Photos by Maria Araujo
On Saturday, Jan 20, over 300 people gathered at City Hall for Fredericton’s second annual Women’s March.
Kate Rogers, the city’s deputy mayor, gave a speech prior to the march’s commencement where she spoke about the differences that exist between men and women in public office.
Rogers reported feelings of aggression and loneliness, which stemmed from gender disparity on city council. Rogers also encouraged women to change the current state of affairs by running for public office.
“Only women in significant numbers are going to make the change and dismantle our current system […] Once we change the system—once it’s no longer designed for just one type of people—all people, regardless of background, would feel welcome in this process,” said Rogers.
The march started at City Hall, went down Queen Street, turned right onto St. John’s Street and passed by the New Brunswick Legislature before heading back to City Hall via King Street.
Due to issues obtaining a permit, the march was limited to the sidewalk—but Devin Rigaux, one of the event’s organizers, said they’ll be applying early next year so that participants can take to the streets to proclaim their message.
“We had liability insurance and a permit to ensure that we can keep this march going.

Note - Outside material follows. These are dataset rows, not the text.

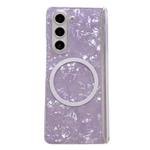 For Samsung Galaxy Z Fold6 5G Magnetic Axis Pearlescent Shell Texture MagSafe Phone Case(Purple)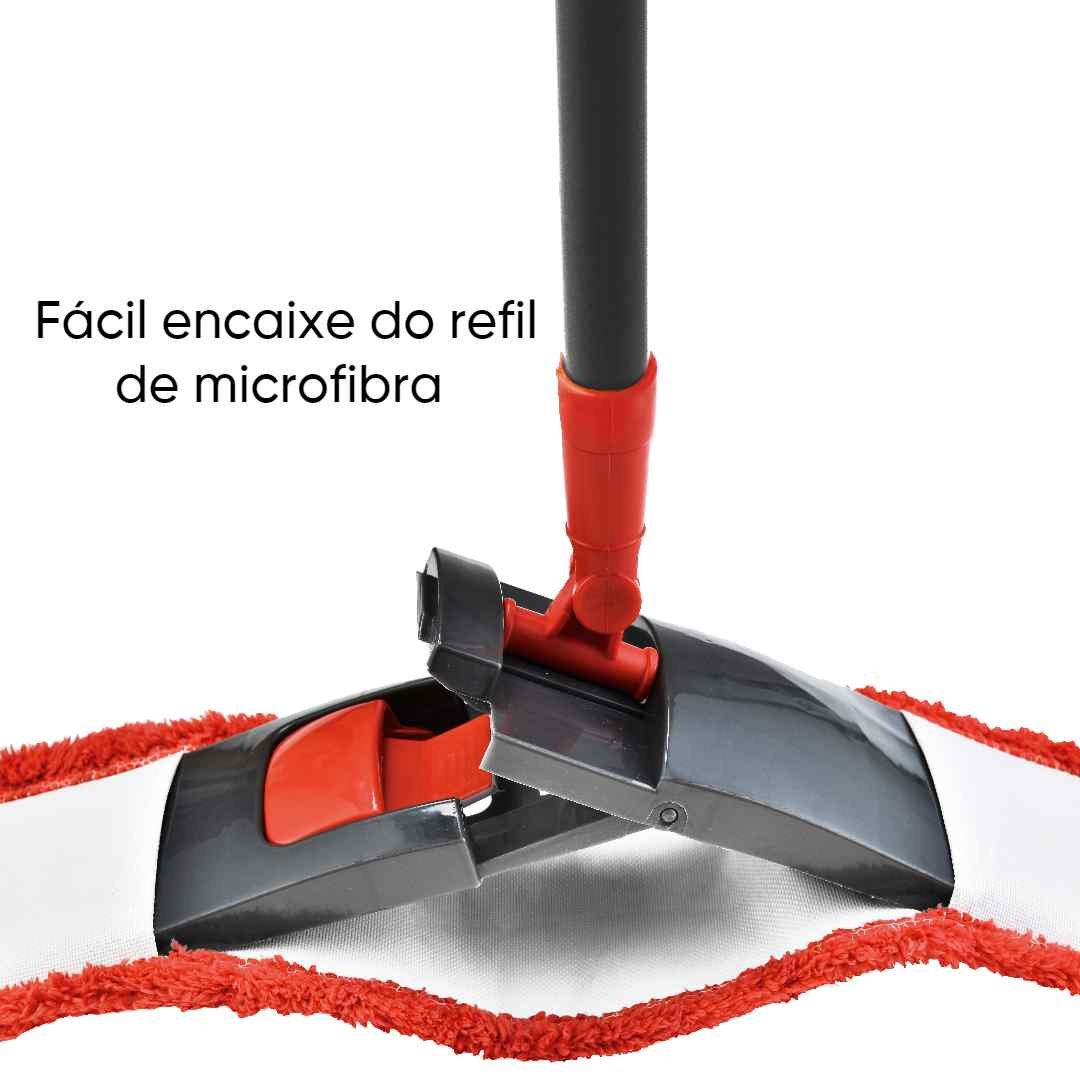 Mop Multiuso Microfibra Flat Vermelho Cinza - 3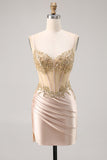 Champagne Espartilho de Cetim Homecoming Vestido com Sequins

Next year we’ll be applying early to get permission to march on the street.”
According to Rigaux, the organizers felt the march was successful—they had multiple people sign up to volunteer for next year’s event, the feminist fair provided ample opportunity for collaboration and they witnessed a lot of diversity among the attendees.
“We were happy to see so many people show support for the march—many of whom were young women or people who aren’t usually engaged in this type of event, so it was a success,” said Rigaux.

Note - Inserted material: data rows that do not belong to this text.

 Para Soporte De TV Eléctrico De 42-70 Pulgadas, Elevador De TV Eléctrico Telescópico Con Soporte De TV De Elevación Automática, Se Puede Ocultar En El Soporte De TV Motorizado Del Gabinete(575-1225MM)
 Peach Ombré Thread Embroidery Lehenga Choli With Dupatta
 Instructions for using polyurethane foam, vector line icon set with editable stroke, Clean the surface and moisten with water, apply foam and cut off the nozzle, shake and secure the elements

Shoba Gunaseelan, a student in UNB’s faculty of education, was one of the attendees. Gunaseelan said the march was representative of the struggle that many minorities still face—hence her reason for participating.
“As great as Canada is, equality has not been reached across all different classes, races and backgrounds,” said Gunaseelan.
“Feminism is still very much needed, and I will be fighting this battle until equity has been reached.”
The UNB Student Union women’s representative, Lydia MacLeod, shares Gunaseelan’s mindset that minority inequality still exists today—and feels that showing support through events such as the Women’s March is one way to contribute to the equal rights movement.
“Women are disproportionately underrepresented in all levels of government. Women continue to be fearful walking at night. The vast majority of low-income single parents are women,” said MacLeod. “Whether it is sexual harassment/assault, equal pay for equal work or reproductive rights, showing your support at a protest such as the Women’s March is a huge part of the movement.”
“You do not need to be a politician or activist to make a difference. Support in numbers is powerful.”